Brak sygnału na monitorze. Prawie zdiagnozowane ale bardzo dziwne

Opiszę temat.
W trakcie pracy komputera nagle pojawiły sie bardzo malutkie kolorowe kwadraciki na całym monitorze a po chwili monitor zgasł. Jeszcze chwilę było słychać głos z odpalonego youtuba a po chwili komunikat brak sygnału. Po ponownym odpalaniu kompa wszystko się uruchami ale na monitorze nadal brak sygnału.
Po sprawdzeniu procesora pomyślałem że karta i tak było. Miałem HD 6970, wyjąłem i włożyłem starą GeForce 520. Komp odpala i śmiga normalnie no ale chcę trochę lepszą kartę.
Jako że nie chcę jeszcze składać czy też kupować nowego kompa postanowiłem kupić starszą kartę używaną. Kupiłem HD 7970 i to samo, uruchamia się wszystko i brak sygnału.
Teraz czy miałem pecha i kupiłem walniętą kartę , czy to coś innego. Wolę zapytać zanim odetnę tlen sprzedawcy (żart).

Jakieś pomysły o co chodzi bo sprzedawca upiera się że karta działa.

Podaj dane zasilacza, kupiłeś kartę która potrafi pożreć nawet 450 watt

Zasilacz Corsair CX 600- 600wat.

To o wiele za mało, policz, skuteczność zasilacza 80% razy 600 to 480 watt. Mam nadzieję że podłączyłeś 6 + 8 pin. Miałem taką kartę, ale zasilacz 750 watt i grafika grzała jak piecyk. Karta poszła do ludzi.

Kurde ale HD 6970 miałem długo i padła w czasie pracy.
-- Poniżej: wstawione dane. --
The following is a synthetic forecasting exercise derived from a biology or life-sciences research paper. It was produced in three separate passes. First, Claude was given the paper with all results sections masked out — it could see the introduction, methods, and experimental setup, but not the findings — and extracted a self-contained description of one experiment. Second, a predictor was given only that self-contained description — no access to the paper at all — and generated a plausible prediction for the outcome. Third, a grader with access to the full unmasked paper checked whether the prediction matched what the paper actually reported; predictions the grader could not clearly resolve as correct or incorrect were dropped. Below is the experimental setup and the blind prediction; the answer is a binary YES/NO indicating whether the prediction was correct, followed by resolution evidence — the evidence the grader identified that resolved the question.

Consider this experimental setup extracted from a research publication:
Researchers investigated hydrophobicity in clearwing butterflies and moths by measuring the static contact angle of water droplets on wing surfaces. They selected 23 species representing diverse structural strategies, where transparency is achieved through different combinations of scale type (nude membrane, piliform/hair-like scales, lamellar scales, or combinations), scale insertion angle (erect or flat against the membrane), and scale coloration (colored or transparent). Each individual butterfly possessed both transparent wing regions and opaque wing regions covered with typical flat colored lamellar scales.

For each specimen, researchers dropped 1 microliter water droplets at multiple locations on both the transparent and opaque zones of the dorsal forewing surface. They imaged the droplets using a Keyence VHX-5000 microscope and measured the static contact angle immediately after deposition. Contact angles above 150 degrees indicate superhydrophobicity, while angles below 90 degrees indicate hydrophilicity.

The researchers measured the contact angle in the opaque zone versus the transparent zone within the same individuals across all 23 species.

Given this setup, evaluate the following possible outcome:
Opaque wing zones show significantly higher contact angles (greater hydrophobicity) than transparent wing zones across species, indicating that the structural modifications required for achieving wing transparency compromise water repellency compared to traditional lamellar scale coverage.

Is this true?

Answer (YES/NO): YES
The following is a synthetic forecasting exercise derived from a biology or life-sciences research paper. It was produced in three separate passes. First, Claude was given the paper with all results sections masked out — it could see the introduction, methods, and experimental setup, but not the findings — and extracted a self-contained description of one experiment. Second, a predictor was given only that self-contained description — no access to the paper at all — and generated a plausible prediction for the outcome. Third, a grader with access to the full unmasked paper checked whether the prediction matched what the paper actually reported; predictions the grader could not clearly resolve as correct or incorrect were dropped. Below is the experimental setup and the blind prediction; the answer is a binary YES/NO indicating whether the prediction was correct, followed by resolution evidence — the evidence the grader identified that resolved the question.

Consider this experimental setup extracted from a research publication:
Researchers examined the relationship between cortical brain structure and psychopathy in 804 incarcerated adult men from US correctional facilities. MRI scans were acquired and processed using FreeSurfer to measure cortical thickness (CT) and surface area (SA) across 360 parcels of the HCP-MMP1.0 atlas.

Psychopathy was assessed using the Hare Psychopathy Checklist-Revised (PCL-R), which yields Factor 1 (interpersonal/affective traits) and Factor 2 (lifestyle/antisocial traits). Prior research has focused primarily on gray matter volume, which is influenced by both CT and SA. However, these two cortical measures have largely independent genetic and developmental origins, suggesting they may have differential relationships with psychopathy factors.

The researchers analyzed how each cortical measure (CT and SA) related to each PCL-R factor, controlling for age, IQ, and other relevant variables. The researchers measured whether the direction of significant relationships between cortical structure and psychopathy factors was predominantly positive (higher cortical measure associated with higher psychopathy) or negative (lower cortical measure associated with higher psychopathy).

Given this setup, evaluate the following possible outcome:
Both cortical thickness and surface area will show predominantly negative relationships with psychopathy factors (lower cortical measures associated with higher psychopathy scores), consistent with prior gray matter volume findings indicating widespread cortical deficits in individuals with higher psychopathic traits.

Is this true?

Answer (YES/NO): NO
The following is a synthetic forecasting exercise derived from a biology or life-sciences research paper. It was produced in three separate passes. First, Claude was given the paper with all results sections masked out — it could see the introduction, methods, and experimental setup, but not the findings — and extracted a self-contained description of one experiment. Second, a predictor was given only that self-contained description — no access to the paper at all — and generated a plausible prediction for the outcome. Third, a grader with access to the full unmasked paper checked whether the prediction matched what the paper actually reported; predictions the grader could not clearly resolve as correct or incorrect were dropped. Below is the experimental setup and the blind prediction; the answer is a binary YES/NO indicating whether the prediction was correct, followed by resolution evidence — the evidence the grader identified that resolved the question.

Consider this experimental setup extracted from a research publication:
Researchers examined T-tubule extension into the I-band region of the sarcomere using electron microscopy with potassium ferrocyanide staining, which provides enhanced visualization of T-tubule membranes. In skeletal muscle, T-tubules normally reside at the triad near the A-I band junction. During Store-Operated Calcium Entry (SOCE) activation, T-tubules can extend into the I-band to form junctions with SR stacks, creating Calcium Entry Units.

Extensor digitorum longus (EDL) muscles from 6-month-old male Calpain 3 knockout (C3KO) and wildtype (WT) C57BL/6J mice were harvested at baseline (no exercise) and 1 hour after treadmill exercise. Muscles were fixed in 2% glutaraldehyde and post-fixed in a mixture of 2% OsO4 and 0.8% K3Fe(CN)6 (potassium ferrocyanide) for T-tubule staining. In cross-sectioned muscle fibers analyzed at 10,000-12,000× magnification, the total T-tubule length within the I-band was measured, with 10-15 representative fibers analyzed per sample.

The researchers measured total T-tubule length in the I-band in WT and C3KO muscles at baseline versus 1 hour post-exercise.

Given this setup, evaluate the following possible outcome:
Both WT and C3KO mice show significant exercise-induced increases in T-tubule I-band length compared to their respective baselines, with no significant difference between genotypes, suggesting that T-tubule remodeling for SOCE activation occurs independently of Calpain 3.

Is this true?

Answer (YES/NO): NO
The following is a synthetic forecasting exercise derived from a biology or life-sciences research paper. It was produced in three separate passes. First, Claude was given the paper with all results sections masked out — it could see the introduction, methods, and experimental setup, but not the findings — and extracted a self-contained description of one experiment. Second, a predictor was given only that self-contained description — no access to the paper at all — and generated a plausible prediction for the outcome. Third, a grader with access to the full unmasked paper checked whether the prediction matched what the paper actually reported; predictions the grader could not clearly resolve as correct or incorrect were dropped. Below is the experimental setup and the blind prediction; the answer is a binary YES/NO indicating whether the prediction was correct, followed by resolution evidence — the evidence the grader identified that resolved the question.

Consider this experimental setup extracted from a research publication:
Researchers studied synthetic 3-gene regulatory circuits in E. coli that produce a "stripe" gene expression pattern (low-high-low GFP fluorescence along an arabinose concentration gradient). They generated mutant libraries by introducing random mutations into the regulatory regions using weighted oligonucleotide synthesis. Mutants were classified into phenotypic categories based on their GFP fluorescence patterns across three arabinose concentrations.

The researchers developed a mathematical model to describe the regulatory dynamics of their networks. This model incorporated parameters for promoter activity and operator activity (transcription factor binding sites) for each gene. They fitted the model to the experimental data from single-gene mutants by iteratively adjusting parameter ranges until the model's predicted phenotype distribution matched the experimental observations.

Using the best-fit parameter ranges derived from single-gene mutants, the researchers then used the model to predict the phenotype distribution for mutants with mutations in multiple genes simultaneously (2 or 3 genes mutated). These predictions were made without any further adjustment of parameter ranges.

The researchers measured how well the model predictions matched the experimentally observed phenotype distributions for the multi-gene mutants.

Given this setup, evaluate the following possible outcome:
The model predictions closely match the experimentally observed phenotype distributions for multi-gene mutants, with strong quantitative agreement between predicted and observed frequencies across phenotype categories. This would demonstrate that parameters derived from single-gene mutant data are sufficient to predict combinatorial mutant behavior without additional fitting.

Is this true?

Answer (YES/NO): YES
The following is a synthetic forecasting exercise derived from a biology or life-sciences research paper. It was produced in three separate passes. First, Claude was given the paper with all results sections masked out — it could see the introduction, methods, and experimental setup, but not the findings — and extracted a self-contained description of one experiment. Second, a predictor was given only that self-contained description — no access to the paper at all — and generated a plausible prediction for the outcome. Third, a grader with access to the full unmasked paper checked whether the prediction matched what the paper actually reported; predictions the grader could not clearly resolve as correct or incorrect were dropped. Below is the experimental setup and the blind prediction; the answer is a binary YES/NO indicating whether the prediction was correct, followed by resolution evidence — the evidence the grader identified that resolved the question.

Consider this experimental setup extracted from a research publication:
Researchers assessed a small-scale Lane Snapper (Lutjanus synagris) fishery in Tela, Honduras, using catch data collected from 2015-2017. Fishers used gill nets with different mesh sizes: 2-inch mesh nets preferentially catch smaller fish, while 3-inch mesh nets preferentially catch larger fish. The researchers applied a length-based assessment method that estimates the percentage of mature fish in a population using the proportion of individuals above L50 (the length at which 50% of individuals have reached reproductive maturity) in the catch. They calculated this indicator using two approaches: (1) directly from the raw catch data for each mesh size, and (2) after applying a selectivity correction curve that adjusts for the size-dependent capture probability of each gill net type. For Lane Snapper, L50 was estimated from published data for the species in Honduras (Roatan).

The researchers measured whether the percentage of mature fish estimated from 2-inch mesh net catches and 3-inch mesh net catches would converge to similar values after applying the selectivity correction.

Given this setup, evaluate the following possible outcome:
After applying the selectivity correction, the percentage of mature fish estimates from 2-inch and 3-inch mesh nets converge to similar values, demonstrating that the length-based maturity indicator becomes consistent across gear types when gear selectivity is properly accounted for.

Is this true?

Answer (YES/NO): YES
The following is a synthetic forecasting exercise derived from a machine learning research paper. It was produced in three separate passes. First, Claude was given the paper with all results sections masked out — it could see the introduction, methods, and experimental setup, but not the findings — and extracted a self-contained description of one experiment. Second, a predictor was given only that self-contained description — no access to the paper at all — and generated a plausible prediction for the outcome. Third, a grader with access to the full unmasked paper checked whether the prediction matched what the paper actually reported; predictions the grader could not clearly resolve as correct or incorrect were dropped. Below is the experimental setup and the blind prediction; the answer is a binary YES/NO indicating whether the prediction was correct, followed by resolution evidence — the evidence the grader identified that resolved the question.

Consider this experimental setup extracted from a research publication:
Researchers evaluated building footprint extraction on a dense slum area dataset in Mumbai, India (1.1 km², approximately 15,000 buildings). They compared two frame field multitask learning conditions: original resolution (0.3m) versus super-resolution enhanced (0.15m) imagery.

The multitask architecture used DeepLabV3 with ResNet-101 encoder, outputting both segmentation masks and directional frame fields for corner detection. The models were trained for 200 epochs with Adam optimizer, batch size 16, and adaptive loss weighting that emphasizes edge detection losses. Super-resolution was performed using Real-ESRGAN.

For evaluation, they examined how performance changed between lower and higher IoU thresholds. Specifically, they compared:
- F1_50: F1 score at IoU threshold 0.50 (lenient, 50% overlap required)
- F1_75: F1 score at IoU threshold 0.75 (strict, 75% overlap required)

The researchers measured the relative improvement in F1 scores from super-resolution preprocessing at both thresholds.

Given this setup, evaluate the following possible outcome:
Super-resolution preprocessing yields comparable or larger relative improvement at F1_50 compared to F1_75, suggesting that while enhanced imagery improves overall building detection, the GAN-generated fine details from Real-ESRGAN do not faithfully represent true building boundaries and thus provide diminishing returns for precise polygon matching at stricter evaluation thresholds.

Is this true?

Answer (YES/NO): NO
Ta karta nie odpaliła nawet na sekunde , po włożeniu wygląda identycznie jak ta padnięta.

Jeżeli zasilacz nie będzie sprawdzony pod obciążeniem to trudno jest postawić diagnozę. Karta mimo wszystko powinna się uruchomić pod niewielkim obciążeniem. popatrz czy karta nie jest podłączona pod jedną linię. napisz czy podłączone są gniazda 8 i 6 pin.

Tak , podłączyłem 8+6 pin . W HD 6970 też były 8+6 pinów.